**Stated problem**:
Return every record exactly as written.

::::::

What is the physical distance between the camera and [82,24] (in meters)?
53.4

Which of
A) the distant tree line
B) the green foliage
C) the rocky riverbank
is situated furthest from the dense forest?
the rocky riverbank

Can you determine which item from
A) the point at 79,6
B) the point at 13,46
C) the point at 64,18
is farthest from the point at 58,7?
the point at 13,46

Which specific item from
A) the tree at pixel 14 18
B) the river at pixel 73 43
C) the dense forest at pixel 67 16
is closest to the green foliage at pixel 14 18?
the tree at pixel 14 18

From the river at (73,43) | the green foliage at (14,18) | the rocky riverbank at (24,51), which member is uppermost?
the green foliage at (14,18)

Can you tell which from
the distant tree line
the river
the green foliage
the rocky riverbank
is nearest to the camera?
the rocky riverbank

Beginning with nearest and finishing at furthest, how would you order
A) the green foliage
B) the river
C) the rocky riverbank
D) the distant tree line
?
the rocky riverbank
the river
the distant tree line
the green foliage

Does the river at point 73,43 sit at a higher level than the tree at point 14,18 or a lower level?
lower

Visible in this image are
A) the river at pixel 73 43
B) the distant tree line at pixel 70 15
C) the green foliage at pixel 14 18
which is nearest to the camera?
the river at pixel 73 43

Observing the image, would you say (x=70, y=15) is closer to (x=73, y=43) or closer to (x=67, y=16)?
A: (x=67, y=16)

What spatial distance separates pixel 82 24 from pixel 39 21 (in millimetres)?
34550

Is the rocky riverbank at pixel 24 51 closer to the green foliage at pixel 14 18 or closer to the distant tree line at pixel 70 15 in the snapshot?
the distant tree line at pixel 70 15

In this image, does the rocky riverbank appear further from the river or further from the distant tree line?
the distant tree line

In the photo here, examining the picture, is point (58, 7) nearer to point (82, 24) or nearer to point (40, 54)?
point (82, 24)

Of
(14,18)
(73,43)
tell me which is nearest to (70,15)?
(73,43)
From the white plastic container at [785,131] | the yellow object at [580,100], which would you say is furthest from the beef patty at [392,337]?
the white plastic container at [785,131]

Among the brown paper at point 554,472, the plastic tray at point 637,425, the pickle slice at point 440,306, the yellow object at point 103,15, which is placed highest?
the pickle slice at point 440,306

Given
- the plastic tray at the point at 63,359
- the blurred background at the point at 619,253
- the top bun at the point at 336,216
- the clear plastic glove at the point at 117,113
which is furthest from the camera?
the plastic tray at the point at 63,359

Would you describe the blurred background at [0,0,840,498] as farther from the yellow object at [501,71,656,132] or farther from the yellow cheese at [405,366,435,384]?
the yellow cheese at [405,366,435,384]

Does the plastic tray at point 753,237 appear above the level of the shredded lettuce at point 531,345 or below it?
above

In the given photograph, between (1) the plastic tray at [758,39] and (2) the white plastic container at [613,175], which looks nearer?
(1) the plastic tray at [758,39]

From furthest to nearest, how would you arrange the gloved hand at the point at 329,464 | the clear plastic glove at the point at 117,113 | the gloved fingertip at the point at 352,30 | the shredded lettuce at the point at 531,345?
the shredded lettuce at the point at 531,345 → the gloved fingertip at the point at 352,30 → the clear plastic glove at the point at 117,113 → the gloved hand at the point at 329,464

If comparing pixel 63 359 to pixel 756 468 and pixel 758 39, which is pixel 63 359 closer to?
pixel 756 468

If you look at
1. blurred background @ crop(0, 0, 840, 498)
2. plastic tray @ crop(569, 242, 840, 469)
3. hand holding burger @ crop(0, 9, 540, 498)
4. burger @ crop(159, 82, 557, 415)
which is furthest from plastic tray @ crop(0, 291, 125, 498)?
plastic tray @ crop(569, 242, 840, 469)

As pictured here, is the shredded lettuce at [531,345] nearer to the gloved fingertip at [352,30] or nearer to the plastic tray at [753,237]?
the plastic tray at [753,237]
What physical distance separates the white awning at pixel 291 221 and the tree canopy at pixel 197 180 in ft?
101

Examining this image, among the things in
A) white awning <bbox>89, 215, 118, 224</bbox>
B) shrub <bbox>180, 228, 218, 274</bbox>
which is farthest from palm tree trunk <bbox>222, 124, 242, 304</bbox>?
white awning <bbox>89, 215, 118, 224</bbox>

::::::

**Final answer**:
What is the physical distance between the camera and [82,24] (in meters)?
53.4

Which of
A) the distant tree line
B) the green foliage
C) the rocky riverbank
is situated furthest from the dense forest?
the rocky riverbank

Can you determine which item from
A) the point at 79,6
B) the point at 13,46
C) the point at 64,18
is farthest from the point at 58,7?
the point at 13,46

Which specific item from
A) the tree at pixel 14 18
B) the river at pixel 73 43
C) the dense forest at pixel 67 16
is closest to the green foliage at pixel 14 18?
the tree at pixel 14 18

From the river at (73,43) | the green foliage at (14,18) | the rocky riverbank at (24,51), which member is uppermost?
the green foliage at (14,18)

Can you tell which from
the distant tree line
the river
the green foliage
the rocky riverbank
is nearest to the camera?
the rocky riverbank

Beginning with nearest and finishing at furthest, how would you order
A) the green foliage
B) the river
C) the rocky riverbank
D) the distant tree line
?
the rocky riverbank
the river
the distant tree line
the green foliage

Does the river at point 73,43 sit at a higher level than the tree at point 14,18 or a lower level?
lower

Visible in this image are
A) the river at pixel 73 43
B) the distant tree line at pixel 70 15
C) the green foliage at pixel 14 18
which is nearest to the camera?
the river at pixel 73 43

Observing the image, would you say (x=70, y=15) is closer to (x=73, y=43) or closer to (x=67, y=16)?
A: (x=67, y=16)

What spatial distance separates pixel 82 24 from pixel 39 21 (in millimetres)?
34550

Is the rocky riverbank at pixel 24 51 closer to the green foliage at pixel 14 18 or closer to the distant tree line at pixel 70 15 in the snapshot?
the distant tree line at pixel 70 15

In this image, does the rocky riverbank appear further from the river or further from the distant tree line?
the distant tree line

In the photo here, examining the picture, is point (58, 7) nearer to point (82, 24) or nearer to point (40, 54)?
point (82, 24)

Of
(14,18)
(73,43)
tell me which is nearest to (70,15)?
(73,43)
From the white plastic container at [785,131] | the yellow object at [580,100], which would you say is furthest from the beef patty at [392,337]?
the white plastic container at [785,131]

Among the brown paper at point 554,472, the plastic tray at point 637,425, the pickle slice at point 440,306, the yellow object at point 103,15, which is placed highest?
the pickle slice at point 440,306

Given
- the plastic tray at the point at 63,359
- the blurred background at the point at 619,253
- the top bun at the point at 336,216
- the clear plastic glove at the point at 117,113
which is furthest from the camera?
the plastic tray at the point at 63,359

Would you describe the blurred background at [0,0,840,498] as farther from the yellow object at [501,71,656,132] or farther from the yellow cheese at [405,366,435,384]?
the yellow cheese at [405,366,435,384]

Does the plastic tray at point 753,237 appear above the level of the shredded lettuce at point 531,345 or below it?
above

In the given photograph, between (1) the plastic tray at [758,39] and (2) the white plastic container at [613,175], which looks nearer?
(1) the plastic tray at [758,39]

From furthest to nearest, how would you arrange the gloved hand at the point at 329,464 | the clear plastic glove at the point at 117,113 | the gloved fingertip at the point at 352,30 | the shredded lettuce at the point at 531,345?
the shredded lettuce at the point at 531,345 → the gloved fingertip at the point at 352,30 → the clear plastic glove at the point at 117,113 → the gloved hand at the point at 329,464

If comparing pixel 63 359 to pixel 756 468 and pixel 758 39, which is pixel 63 359 closer to?
pixel 756 468

If you look at
1. blurred background @ crop(0, 0, 840, 498)
2. plastic tray @ crop(569, 242, 840, 469)
3. hand holding burger @ crop(0, 9, 540, 498)
4. burger @ crop(159, 82, 557, 415)
which is furthest from plastic tray @ crop(0, 291, 125, 498)?
plastic tray @ crop(569, 242, 840, 469)

As pictured here, is the shredded lettuce at [531,345] nearer to the gloved fingertip at [352,30] or nearer to the plastic tray at [753,237]?
the plastic tray at [753,237]
What physical distance separates the white awning at pixel 291 221 and the tree canopy at pixel 197 180 in ft?
101

Examining this image, among the things in
A) white awning <bbox>89, 215, 118, 224</bbox>
B) shrub <bbox>180, 228, 218, 274</bbox>
which is farthest from palm tree trunk <bbox>222, 124, 242, 304</bbox>?
white awning <bbox>89, 215, 118, 224</bbox>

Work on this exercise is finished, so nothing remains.